ADDED: Mini-tutorial on latexmk based on the answer to this question:
Get latexmk here: http://www.phys.psu.edu/~collins/software/latexmk-jcc/
Add the following to your ~/.latexmkrc file:
$pdflatex = 'pdflatex -interaction=nonstopmode';
(For OS X with Skim)
$pdf_previewer = "open -a /Applications/Skim.app";
While editing your source file, foo.tex, run the following in a terminal:
latexmk -pvc -pdf foo.tex
Use Skim or another realtime pdf viewer to view foo.pdf. For Skim, just look at the “Sync” tab in Skim’s preferences and set it up for your editor.
Voila! Hitting save on foo.tex will now cause foo.pdf to refresh without touching a thing.

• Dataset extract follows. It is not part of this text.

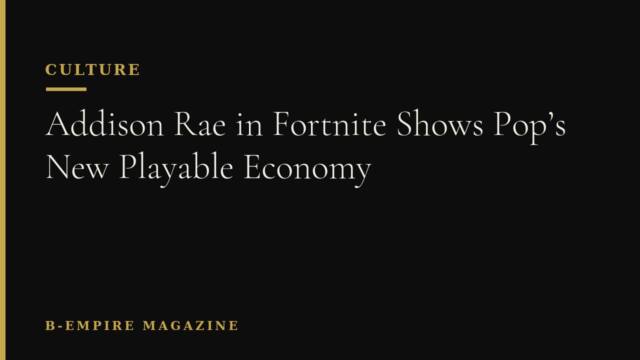 Addison Rae in Fortnite Shows Pop’s New Playable Economy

With MikTeX, pdflatex has this command-line option:
-interaction=MODE Set the interaction mode; MODE must be one
of: batchmode, nonstopmode, scrollmode,
errorstopmode.
Edit suggested by #9999years:
Those values are equivalent to a set of LaTeX \commands that provide the same functionality.
From TeX usage tips:
The modes make TeX behave in the following way:
errorstopmode stops on all errors, whether they are about errors in the
source code or non-existent files.
scrollmode doesn't stop on errors in the source but requests input when a
more serious error like like a missing file occurs.
In the somewhat misnamed nonstopmode, TeX does not request input after
serious errors but stops altogether.
batchmode prevents all output in addition to that (intended for use in
automated scripts). In all cases, all errors are written to the log file
(yourtexfile.log).
You can also put \nonstopmode or \batchmode at the very beginning of your tex file; then it'll work with any TeX version, not just pdflatex. For more info on these and related commands see the very good reference on (raw) TeX commands by David Bausum. Especially the command from the debugging family could be of interest here.
Another possible hack is simply to use:
yes x | latexmk source.tex
You could always create an alias for 'yes x | latexmk' if you're going to use this option lots. The main advantage of this that I can see above the other suggestions is that it is very quick for when you occasionally want latexmk to behave like this.
Mehmet
There is also a \batchmode command may do the work.